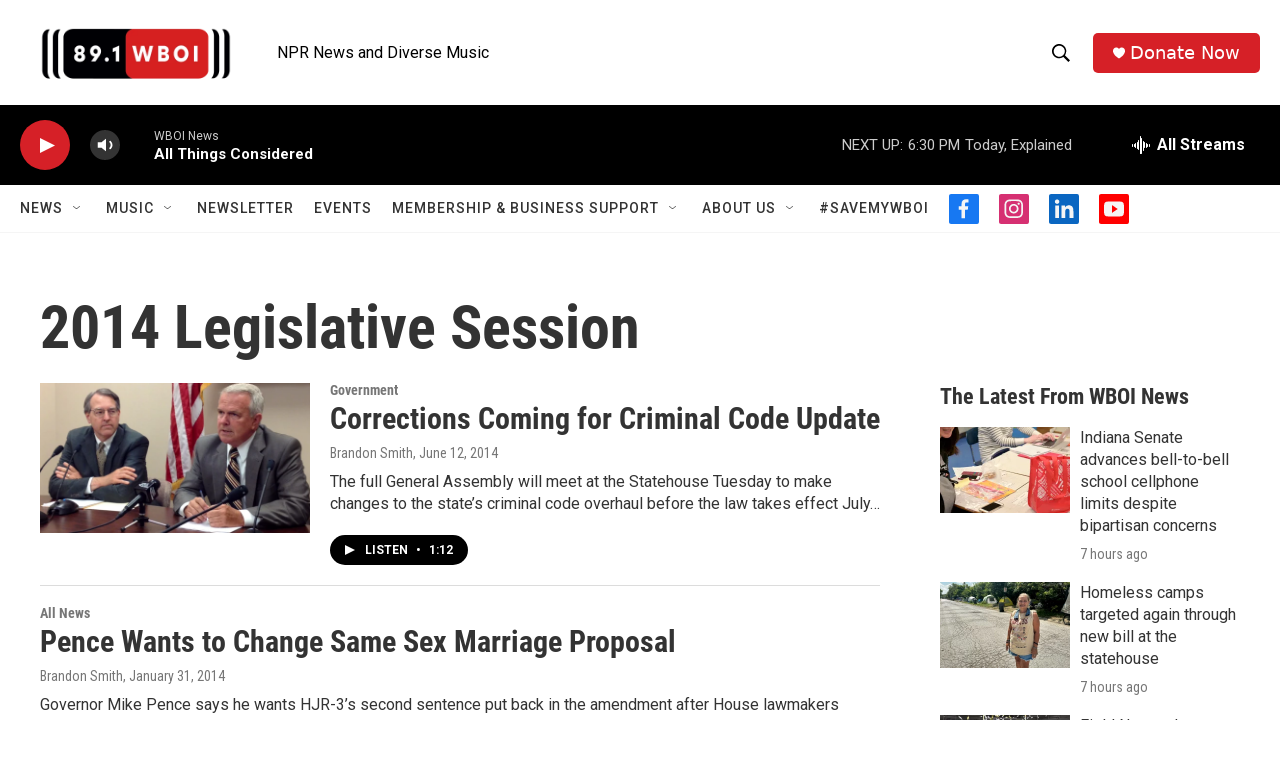

--- FILE ---
content_type: text/html; charset=utf-8
request_url: https://www.google.com/recaptcha/api2/aframe
body_size: 267
content:
<!DOCTYPE HTML><html><head><meta http-equiv="content-type" content="text/html; charset=UTF-8"></head><body><script nonce="EF9iQpUOkioIUxYrHk70yw">/** Anti-fraud and anti-abuse applications only. See google.com/recaptcha */ try{var clients={'sodar':'https://pagead2.googlesyndication.com/pagead/sodar?'};window.addEventListener("message",function(a){try{if(a.source===window.parent){var b=JSON.parse(a.data);var c=clients[b['id']];if(c){var d=document.createElement('img');d.src=c+b['params']+'&rc='+(localStorage.getItem("rc::a")?sessionStorage.getItem("rc::b"):"");window.document.body.appendChild(d);sessionStorage.setItem("rc::e",parseInt(sessionStorage.getItem("rc::e")||0)+1);localStorage.setItem("rc::h",'1769123667158');}}}catch(b){}});window.parent.postMessage("_grecaptcha_ready", "*");}catch(b){}</script></body></html>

----

● **What the task asks**
Without any pictures, repeat the listing exactly.

● **Answer section**
--- FILE ---
content_type: text/html; charset=utf-8
request_url: https://www.google.com/recaptcha/api2/aframe
body_size: 267
content:
<!DOCTYPE HTML><html><head><meta http-equiv="content-type" content="text/html; charset=UTF-8"></head><body><script nonce="EF9iQpUOkioIUxYrHk70yw">/** Anti-fraud and anti-abuse applications only. See google.com/recaptcha */ try{var clients={'sodar':'https://pagead2.googlesyndication.com/pagead/sodar?'};window.addEventListener("message",function(a){try{if(a.source===window.parent){var b=JSON.parse(a.data);var c=clients[b['id']];if(c){var d=document.createElement('img');d.src=c+b['params']+'&rc='+(localStorage.getItem("rc::a")?sessionStorage.getItem("rc::b"):"");window.document.body.appendChild(d);sessionStorage.setItem("rc::e",parseInt(sessionStorage.getItem("rc::e")||0)+1);localStorage.setItem("rc::h",'1769123667158');}}}catch(b){}});window.parent.postMessage("_grecaptcha_ready", "*");}catch(b){}</script></body></html>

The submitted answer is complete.